Der Antragsteller ist irakischer Staatsangehöriger. Anlässlich eines
beim Bundesamt für Migration und Flüchtlinge gestellten Asylantrags
stellte dieses fest, dass der Antragsteller bereits in Griechenland um
Asyl nachgesucht hatte. Es entschied, dass der Asylantrag unzulässig
sei, und ordnete die Abschiebung des Antragstellers nach Griechenland
an, das in Anwendung der Verordnung (EG) Nr. 343/2003 des Rates vom 18.

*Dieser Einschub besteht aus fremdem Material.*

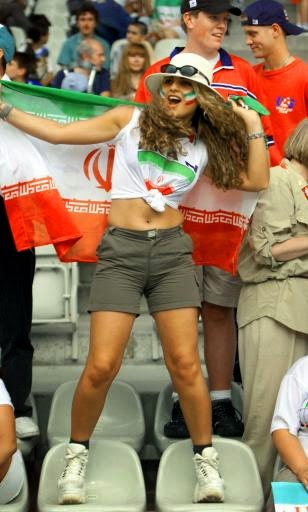 iranians-sexy-fans-in-world-cup-2014 (9)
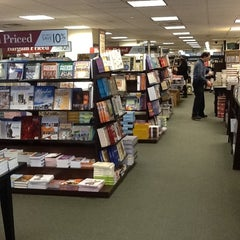Photo taken at Barnes & Noble by Denise Yuri S. on 4/27/2012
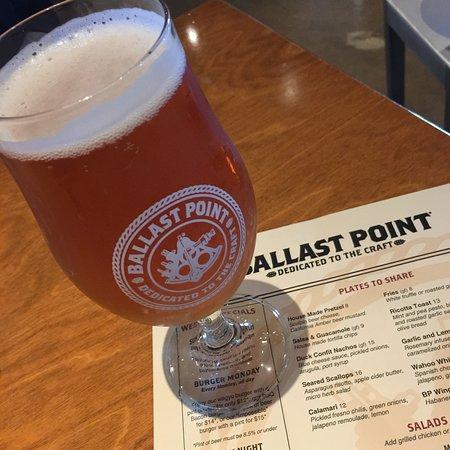 Ballast Point Brewery Miramar: Grapefruit Sculpin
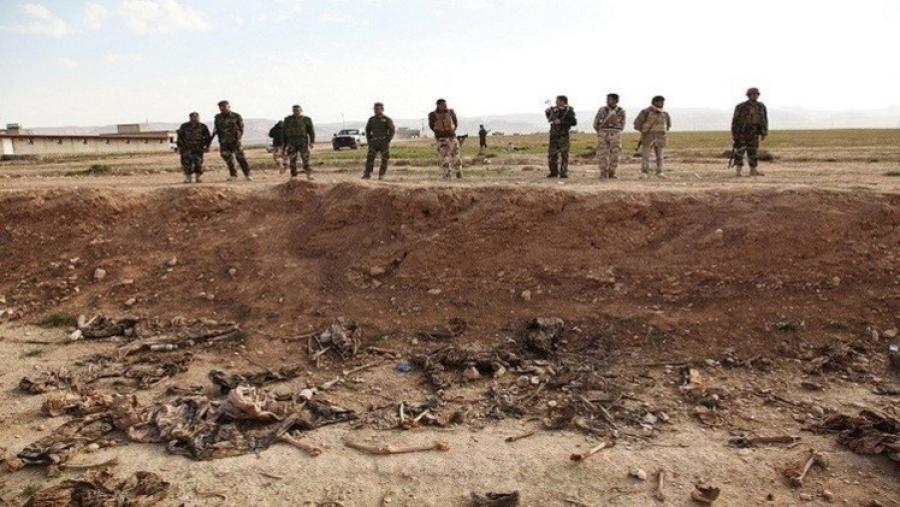 مقبرتين جماعتين في شنكال شمالي العراق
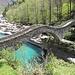 Il caratteristico Ponte dei Salti, poco dopo Lavertezzo, che supera le cristalline acque del Torrente Verzasca.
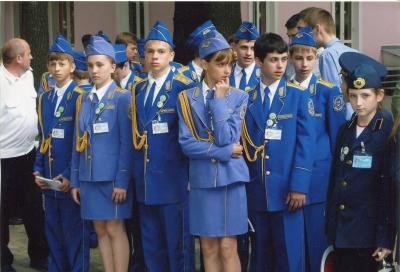 Юные железнодорожники в парадной форме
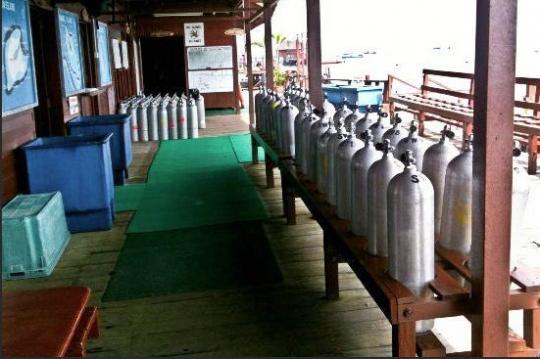 Sipadan water village diving packages malaysia dive the world - Sipadan dive centre ...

Februar 2003, der so genannten Dublin II Verordnung, zur Rückübernahme
des Antragstellers verpflichtet sei. Das Oberverwaltungsgericht für das
Land Nordrhein-Westfalen lehnte einen gegen die Abschiebung gerichteten
Eilantrag ab, weil das Asylverfahrensgesetz es ausschließe,
Abschiebungen in einen nach der Dublin II Verordnung für die Behandlung
eines Asylantrags zuständigen Mitgliedstaat der Europäischen Union im
vorläufigen Rechtsschutz auszusetzen. Die vom Bundesverfassungsgericht
in seinem Urteil vom 14. Mai 1996 (BVerfGE 94, 49) zum Asylkompromiss
(Art. 16a Abs. 2 GG) entwickelten Ausnahmen von diesem Verbot lägen
nicht vor. Gegen diesen Beschluss richtet sich die
Verfassungsbeschwerde. Gleichzeitig begehrt der Antragsteller die
Aussetzung seiner Abschiebung durch das Bundesverfassungsgericht.

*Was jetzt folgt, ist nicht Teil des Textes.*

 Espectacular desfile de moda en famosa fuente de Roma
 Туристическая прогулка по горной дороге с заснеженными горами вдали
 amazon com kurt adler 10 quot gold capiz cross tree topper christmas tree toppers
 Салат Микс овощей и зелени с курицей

Die 1. Kammer des Zweiten Senats des Bundesverfassungsgerichts hat die
einstweilige Anordnung erlassen und die Abschiebung des Antragstellers
vorläufig ausgesetzt. Die Verfassungsbeschwerde sei weder offensichtlich
unzulässig noch offensichtlich unbegründet. Sie gebe Anlass zur
Untersuchung, ob die im genannten Urteil zu Art. 16a Abs. 2 GG
entwickelten Vorgaben zu den verfassungsrechtlich gebotenen Ausnahmen
vom Ausschluss des vorläufigen Rechtsschutzes gegen die Abschiebung von
Asylantragstellern in für die Behandlung des Asylbegehrens zuständige
Drittstaaten zu präzisieren sind, und zur Klärung, ob
Fallkonstellationen denkbar sind, in denen die Abschiebung eines
Asylantragstellers in einen Mitgliedstaat der Europäischen Union im
vorläufigen Rechtsschutz ausgesetzt werden darf, wie dies
europarechtlich nach der Dublin II Verordnung möglich ist. Dabei kann
auch die Frage erheblich werden, welche Auswirkungen der
europarechtliche Grundsatz der Solidarität, der im Raum der Freiheit,
der Sicherheit und des Rechts auch für eine gemeinsame Asylpolitik
Geltung beansprucht, bei einer erheblichen Überlastung des Asylsystems
eines Mitgliedstaates auf die Rechte des einzelnen Asylantragstellers
und auf die Auslegung des Grundgesetzes hat.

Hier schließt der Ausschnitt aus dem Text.